Bünger hatte sich laut Plenarprotokoll in ihrem vorbereiteten Redemanuskript auf die Änderung des Bundeszentralregistergesetzes konzentriert und datenschutzrechtliche Bedenken geäußert: Problematisch sei das sogenannte "Flagging", mit dem auch mutmaßliche Straftaten gemäß der Paragraphen 129a und 129b ("terroristische Vereinigung" im In- und Ausland) erfasst werden.

Diese Strafrechtsparagraphen werden von Linken seit langem als zu dehnbar kritisiert, da sie auch schon zu Anklagen gegen Menschen führten, denen keinerlei Gewalttaten vorgeworfen wurden, sondern lediglich die politische Betätigung für verbotene Organisationen. Insofern genügte der Linksfraktion mehrheitlich schon dieser Punkt, um dagegen zu stimmen. Petra Sitte wollte sich auf Anfrage von Telepolis nicht zu den Gründen ihrer Enthaltung äußern.
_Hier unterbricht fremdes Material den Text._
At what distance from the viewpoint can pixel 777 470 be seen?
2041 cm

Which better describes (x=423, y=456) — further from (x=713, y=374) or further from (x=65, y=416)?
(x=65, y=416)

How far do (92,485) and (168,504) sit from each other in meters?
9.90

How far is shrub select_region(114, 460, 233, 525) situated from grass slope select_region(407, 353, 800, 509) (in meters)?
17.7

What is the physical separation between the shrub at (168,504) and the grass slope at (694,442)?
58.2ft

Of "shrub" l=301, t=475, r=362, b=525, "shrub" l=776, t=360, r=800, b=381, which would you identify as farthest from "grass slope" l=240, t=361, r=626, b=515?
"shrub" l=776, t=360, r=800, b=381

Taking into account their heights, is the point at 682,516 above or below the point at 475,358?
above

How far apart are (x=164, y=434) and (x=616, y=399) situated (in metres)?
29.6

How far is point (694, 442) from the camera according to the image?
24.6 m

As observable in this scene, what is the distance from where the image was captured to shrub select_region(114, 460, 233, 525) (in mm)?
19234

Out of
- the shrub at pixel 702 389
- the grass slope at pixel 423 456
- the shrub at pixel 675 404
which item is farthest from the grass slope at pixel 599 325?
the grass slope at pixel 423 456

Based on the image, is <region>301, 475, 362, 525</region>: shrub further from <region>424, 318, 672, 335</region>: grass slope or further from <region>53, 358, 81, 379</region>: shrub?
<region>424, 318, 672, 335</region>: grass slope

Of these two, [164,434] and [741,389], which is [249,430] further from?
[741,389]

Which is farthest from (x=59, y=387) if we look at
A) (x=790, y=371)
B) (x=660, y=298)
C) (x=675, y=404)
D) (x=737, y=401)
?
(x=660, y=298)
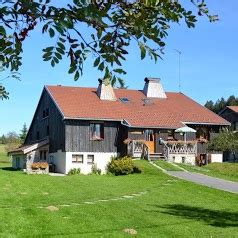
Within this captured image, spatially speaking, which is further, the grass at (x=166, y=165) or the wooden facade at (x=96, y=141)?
the wooden facade at (x=96, y=141)

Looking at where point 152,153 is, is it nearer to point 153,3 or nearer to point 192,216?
point 192,216

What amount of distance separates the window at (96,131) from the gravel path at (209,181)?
966 cm

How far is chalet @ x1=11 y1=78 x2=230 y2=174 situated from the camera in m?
40.5

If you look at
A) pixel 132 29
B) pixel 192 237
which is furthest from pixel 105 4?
pixel 192 237

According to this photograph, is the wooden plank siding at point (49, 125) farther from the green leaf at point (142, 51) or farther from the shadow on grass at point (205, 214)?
the green leaf at point (142, 51)

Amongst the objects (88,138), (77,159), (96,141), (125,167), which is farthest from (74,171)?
(125,167)

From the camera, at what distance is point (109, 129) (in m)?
41.7

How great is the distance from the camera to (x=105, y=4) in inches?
162

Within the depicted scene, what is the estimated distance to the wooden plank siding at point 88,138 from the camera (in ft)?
132

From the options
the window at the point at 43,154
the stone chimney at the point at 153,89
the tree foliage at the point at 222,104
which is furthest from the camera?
the tree foliage at the point at 222,104

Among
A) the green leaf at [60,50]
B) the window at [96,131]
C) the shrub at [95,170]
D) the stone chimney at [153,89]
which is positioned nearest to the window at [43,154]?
the window at [96,131]

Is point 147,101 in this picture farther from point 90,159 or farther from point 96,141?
point 90,159

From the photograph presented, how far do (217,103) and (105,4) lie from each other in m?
97.7

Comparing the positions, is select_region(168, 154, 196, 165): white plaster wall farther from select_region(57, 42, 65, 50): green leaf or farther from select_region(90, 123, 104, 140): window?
select_region(57, 42, 65, 50): green leaf
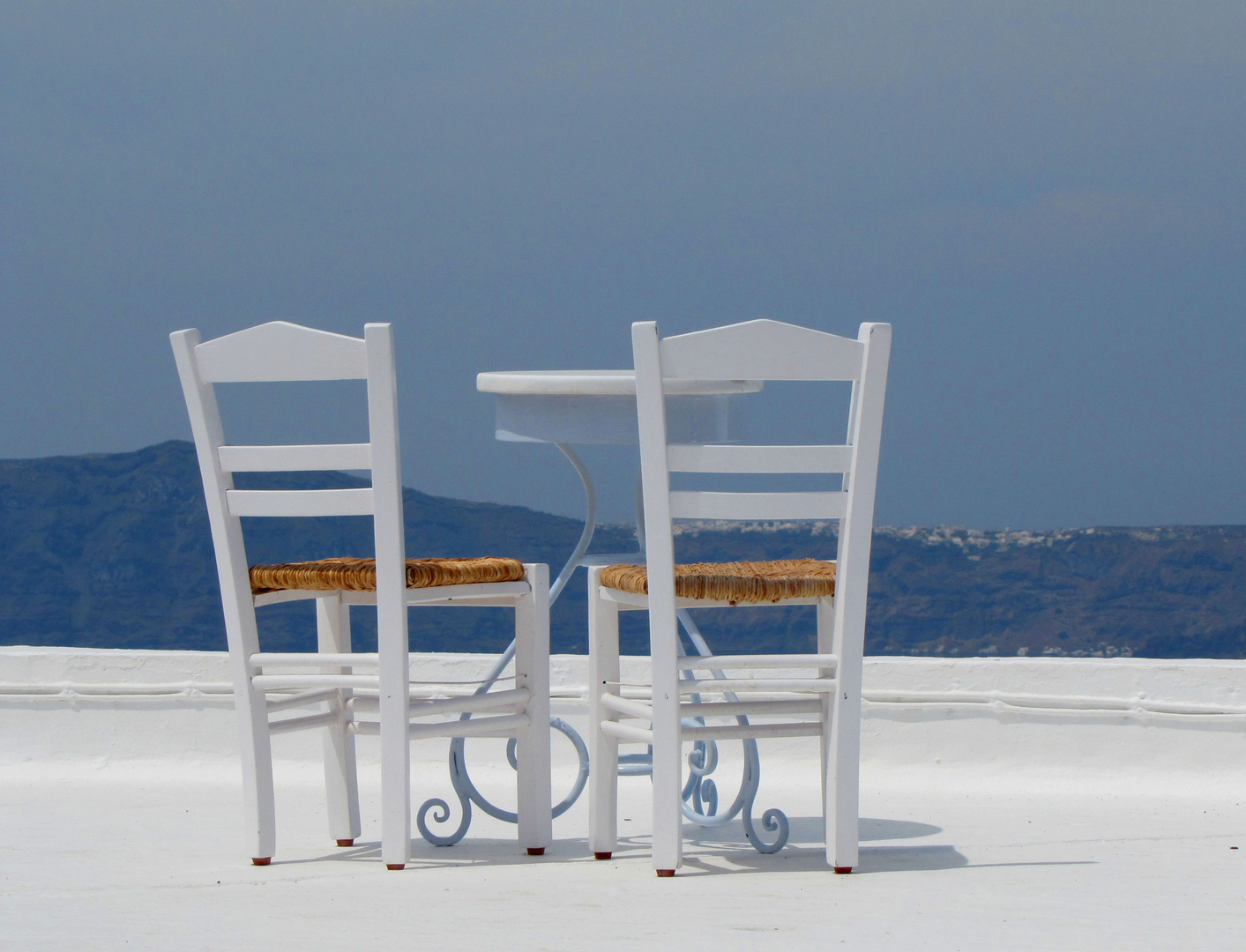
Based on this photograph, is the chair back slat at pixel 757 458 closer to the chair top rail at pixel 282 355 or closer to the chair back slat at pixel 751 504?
the chair back slat at pixel 751 504

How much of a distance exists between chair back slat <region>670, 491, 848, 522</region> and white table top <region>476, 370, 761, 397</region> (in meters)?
0.37

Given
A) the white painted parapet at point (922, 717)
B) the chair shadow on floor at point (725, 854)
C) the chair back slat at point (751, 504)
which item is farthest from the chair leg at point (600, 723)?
the white painted parapet at point (922, 717)

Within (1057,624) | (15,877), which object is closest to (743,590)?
(15,877)

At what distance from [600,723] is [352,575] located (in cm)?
58

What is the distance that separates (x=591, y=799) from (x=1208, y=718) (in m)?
1.93

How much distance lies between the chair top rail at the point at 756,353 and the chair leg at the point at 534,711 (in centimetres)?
64

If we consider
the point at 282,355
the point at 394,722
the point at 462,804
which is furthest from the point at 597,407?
the point at 462,804

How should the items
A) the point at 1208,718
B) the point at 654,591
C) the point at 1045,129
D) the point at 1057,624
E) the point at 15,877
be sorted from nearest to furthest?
the point at 654,591
the point at 15,877
the point at 1208,718
the point at 1045,129
the point at 1057,624

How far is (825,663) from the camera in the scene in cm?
254

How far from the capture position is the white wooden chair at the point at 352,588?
8.42 feet

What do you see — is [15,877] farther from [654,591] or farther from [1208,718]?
[1208,718]

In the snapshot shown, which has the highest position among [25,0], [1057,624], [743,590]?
[25,0]

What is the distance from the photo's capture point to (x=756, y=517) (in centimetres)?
247

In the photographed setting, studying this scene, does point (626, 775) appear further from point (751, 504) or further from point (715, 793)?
point (751, 504)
Miteinander zu tun haben beide Gesetzesänderungen nur insofern, dass durch die Verschärfung des Paragraphen 130 theoretisch weitere Organisationen und Personen kriminalisiert werden könnten, deren Vergehen dann gespeichert werden. Aber der Umgang der Gerichte damit wird sich erst zeigen.